U.N. agency suspects ‘nuclear brinkmanship’

? North Korea’s moves to restart a nuclear reactor that U.S. officials believe was used to make one or two atomic bombs amount to “nuclear brinkmanship” and are “very worrying,” the U.N. nuclear watchdog said Thursday.

North Korea, however, said it was “peace-loving” and had no plans to develop weapons at the site.

Across the fortified border from North Korea, South Korean President-elect Roh Moo-hyun warned the North today that reactivating the reactor could endanger the communist state’s own safety.

He added that North Korea’s defiant attitude could make it difficult for him to continue his predecessor’s policy of seeking reconciliation with Pyongyang after he takes office in February.

“Whatever North Korea’s rationale is in taking such actions, they are not beneficial to peace and stability on the Korean Peninsula and in Northeast Asia, nor are they helpful for its own safety,” Roh said in a statement.

On Thursday, South Korean President Kim Dae-jung said his nation would never tolerate its neighbor’s nuclear development. But he said the South sought a peaceful end to a dispute that resembles a 1994 crisis about the same reactor that some say nearly led to war.
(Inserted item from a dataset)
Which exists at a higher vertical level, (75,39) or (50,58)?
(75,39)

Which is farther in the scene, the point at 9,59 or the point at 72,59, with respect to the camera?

Australia today shelved plans to open an embassy in North Korea amid the rising tensions linked to Pyongyang’s moves to reactivate its nuclear weapons program.

Foreign Affairs Minister Alexander Downer said Australia told North Korea that restoring full diplomatic links could not proceed while it violated nuclear nonproliferation obligations.

North Korean workers have moved 1,000 fresh fuel rods to a storage site near the Soviet-designed, 5-megawatt reactor at Yongbyon that was frozen in a deal with Washington that ended the 1994 crisis, the U.N. International Atomic Energy Agency said. A total of 8,000 such rods are needed to start the reactor.

“Moving towards restarting its nuclear facilities without appropriate safeguards, and towards producing plutonium raises serious nonproliferation concerns and is tantamount to nuclear brinkmanship,” Mohamed ElBaradei, director of the Vienna-based agency, said in a statement.